PROBLEM DESCRIPTION — Would you extract the whole listing below and retype it exactly?

Extracted data entries:

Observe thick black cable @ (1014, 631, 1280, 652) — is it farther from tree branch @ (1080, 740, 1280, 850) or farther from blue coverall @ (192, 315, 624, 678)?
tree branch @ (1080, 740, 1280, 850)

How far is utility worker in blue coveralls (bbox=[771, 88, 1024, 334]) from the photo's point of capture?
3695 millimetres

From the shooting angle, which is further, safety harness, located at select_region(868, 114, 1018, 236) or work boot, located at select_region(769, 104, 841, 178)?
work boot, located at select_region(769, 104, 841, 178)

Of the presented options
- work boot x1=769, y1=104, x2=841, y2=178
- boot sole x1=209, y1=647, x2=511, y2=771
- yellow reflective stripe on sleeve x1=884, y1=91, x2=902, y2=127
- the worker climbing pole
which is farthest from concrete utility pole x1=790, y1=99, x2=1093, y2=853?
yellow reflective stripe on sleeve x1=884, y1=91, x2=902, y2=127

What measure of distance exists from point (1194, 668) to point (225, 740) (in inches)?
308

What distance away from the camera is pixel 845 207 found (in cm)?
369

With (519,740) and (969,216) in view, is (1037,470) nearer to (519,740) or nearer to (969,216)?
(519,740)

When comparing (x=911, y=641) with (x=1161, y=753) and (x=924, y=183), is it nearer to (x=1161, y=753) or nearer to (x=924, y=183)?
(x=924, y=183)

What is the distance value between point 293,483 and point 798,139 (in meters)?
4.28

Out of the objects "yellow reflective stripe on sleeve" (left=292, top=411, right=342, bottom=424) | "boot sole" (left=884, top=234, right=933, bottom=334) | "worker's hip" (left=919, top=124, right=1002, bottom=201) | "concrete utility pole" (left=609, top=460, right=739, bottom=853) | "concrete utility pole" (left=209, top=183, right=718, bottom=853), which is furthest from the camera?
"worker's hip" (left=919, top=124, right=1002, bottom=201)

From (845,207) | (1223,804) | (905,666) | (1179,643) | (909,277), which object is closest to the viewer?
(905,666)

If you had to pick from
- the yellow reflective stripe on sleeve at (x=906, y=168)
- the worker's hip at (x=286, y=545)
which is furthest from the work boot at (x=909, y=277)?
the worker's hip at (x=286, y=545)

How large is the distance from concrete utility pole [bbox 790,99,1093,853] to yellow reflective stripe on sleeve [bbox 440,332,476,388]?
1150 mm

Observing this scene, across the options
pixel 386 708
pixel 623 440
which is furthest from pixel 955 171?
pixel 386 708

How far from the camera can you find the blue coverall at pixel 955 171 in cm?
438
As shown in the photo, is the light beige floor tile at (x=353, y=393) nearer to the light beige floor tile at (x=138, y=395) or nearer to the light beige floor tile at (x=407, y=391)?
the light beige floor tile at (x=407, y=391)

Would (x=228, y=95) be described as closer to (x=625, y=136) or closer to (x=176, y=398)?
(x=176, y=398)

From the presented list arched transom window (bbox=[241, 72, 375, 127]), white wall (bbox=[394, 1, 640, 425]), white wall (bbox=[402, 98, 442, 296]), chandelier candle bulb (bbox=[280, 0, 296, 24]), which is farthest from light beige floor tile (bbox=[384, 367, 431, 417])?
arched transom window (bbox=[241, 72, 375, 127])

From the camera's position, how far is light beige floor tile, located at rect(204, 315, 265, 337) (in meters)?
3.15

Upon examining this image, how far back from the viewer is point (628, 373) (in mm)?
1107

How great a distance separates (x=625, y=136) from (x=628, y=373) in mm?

EXPECTED ANSWER —
Observe thick black cable @ (1014, 631, 1280, 652) — is it farther from tree branch @ (1080, 740, 1280, 850) or farther from blue coverall @ (192, 315, 624, 678)?
tree branch @ (1080, 740, 1280, 850)

How far is utility worker in blue coveralls (bbox=[771, 88, 1024, 334]) from the photo's point of capture?
3695 millimetres

From the shooting angle, which is further, safety harness, located at select_region(868, 114, 1018, 236) or work boot, located at select_region(769, 104, 841, 178)?
work boot, located at select_region(769, 104, 841, 178)

Of the presented options
- work boot x1=769, y1=104, x2=841, y2=178
- boot sole x1=209, y1=647, x2=511, y2=771
- yellow reflective stripe on sleeve x1=884, y1=91, x2=902, y2=127
- the worker climbing pole
which is farthest from concrete utility pole x1=790, y1=99, x2=1093, y2=853?
yellow reflective stripe on sleeve x1=884, y1=91, x2=902, y2=127

What measure of distance exists from point (1194, 668) to point (225, 740) (in inches)?
308

What distance away from the camera is pixel 845 207 found (in cm)?
369

With (519,740) and (969,216) in view, is (1037,470) nearer to (519,740) or nearer to (969,216)?
(519,740)

When comparing (x=911, y=641) with (x=1161, y=753) and (x=924, y=183), is it nearer to (x=1161, y=753) or nearer to (x=924, y=183)?
(x=924, y=183)

What is the distance value between point 293,483 and point 798,139 (in meters)?
4.28

Out of the objects "yellow reflective stripe on sleeve" (left=292, top=411, right=342, bottom=424) | "boot sole" (left=884, top=234, right=933, bottom=334) | "worker's hip" (left=919, top=124, right=1002, bottom=201) | "concrete utility pole" (left=609, top=460, right=739, bottom=853) | "concrete utility pole" (left=209, top=183, right=718, bottom=853), which is furthest from the camera?
"worker's hip" (left=919, top=124, right=1002, bottom=201)

From (845,207) | (1223,804) | (905,666) | (1179,643) | (909,277), which object is closest to the viewer?
(905,666)

If you had to pick from
- the yellow reflective stripe on sleeve at (x=906, y=168)
- the worker's hip at (x=286, y=545)
which is furthest from the work boot at (x=909, y=277)?
the worker's hip at (x=286, y=545)

How large is the distance from concrete utility pole [bbox 790,99,1093,853] to yellow reflective stripe on sleeve [bbox 440,332,476,388]?
1150 mm

Observing this scene, across the options
pixel 386 708
pixel 623 440
which is furthest from pixel 955 171?
pixel 386 708

How far from the camera can you find the blue coverall at pixel 955 171 in cm?
438
As shown in the photo, is the light beige floor tile at (x=353, y=393) nearer to the light beige floor tile at (x=138, y=395) or nearer to the light beige floor tile at (x=407, y=391)?
the light beige floor tile at (x=407, y=391)

Would (x=228, y=95) be described as closer to (x=625, y=136) or closer to (x=176, y=398)?
(x=176, y=398)

From the presented list arched transom window (bbox=[241, 72, 375, 127]), white wall (bbox=[394, 1, 640, 425]), white wall (bbox=[402, 98, 442, 296]), chandelier candle bulb (bbox=[280, 0, 296, 24]), which is farthest from light beige floor tile (bbox=[384, 367, 431, 417])?
arched transom window (bbox=[241, 72, 375, 127])

From the camera's position, how far is light beige floor tile, located at rect(204, 315, 265, 337) (in meters)?
3.15

Upon examining this image, how far back from the viewer is point (628, 373) (in mm)?
1107

How great a distance separates (x=625, y=136) from (x=628, y=373) in mm?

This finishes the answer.